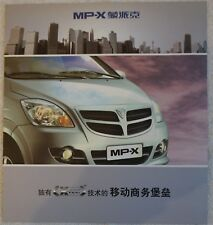 Beijing Futian (FOTON) MP-X minibus (made in China)_2006 Prospekt / Brochure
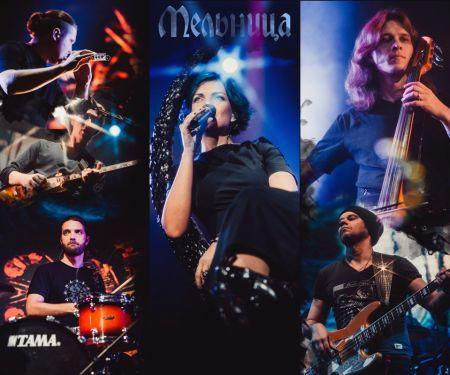 Концерт группы Мельница
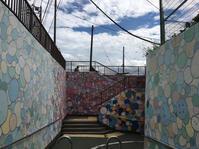 立川さんぽ - OHANACOFFEE所沢 公式ブログ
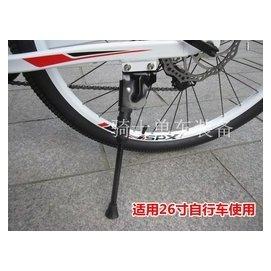 紅舖子  山地車腳撐26寸車撐邊撐 自行車車梯腳撐腳架支撐後支架單車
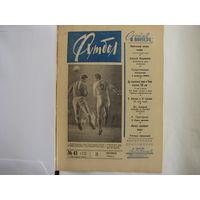 Еженедельник ФУТБОЛ  1961 # 41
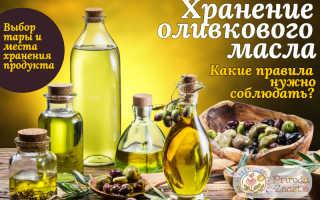Где лучше хранить оливковое масло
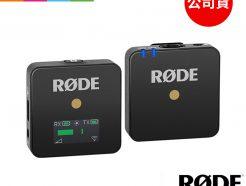 (預購中)羅德 Rode WIRELESS GO 微型無線麥克風 一對一 世界最小 功能最多的無線麥克風!公司貨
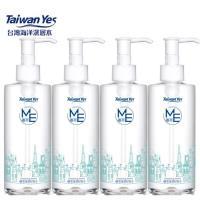 Taiwan Yes-深海礦萃保濕卸妝水 250ml x4入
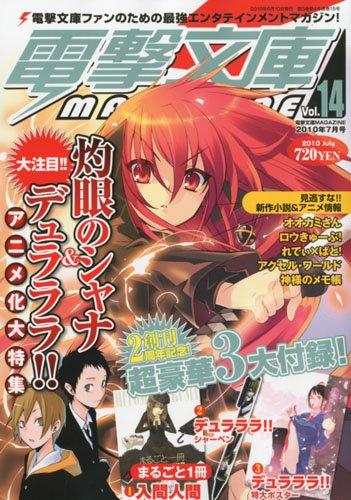 電撃文庫 MAGAZINE (マガジン) 2010年 07月号 [雑誌]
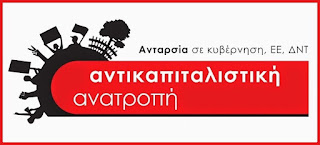 Το νέο ΕΣΧΑΔΑ για την πώληση του Αστέρα Βουλιαγμένης κατατέθηκε στο ΣτΕ, χωρίς να περάσει από το Περιφερειακό Συμβούλιο Αττικής. Γιατί άραγε;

= = = = = = =

▶ **TASK DETAILS**
Please print the lines exactly, from the top of the material through the line with "電撃文庫 MAGAZINE (マガジン) 2010年 07月号 [雑誌]", and omit the pictures.

▶ **RESULT OF THIS TASK**
 Beijing Futian (FOTON) MP-X minibus (made in China)_2006 Prospekt / Brochure
 Концерт группы Мельница
 立川さんぽ - OHANACOFFEE所沢 公式ブログ
 紅舖子  山地車腳撐26寸車撐邊撐 自行車車梯腳撐腳架支撐後支架單車
 Еженедельник ФУТБОЛ  1961 # 41
Где лучше хранить оливковое масло
 (預購中)羅德 Rode WIRELESS GO 微型無線麥克風 一對一 世界最小 功能最多的無線麥克風!公司貨
 Taiwan Yes-深海礦萃保濕卸妝水 250ml x4入
 電撃文庫 MAGAZINE (マガジン) 2010年 07月号 [雑誌]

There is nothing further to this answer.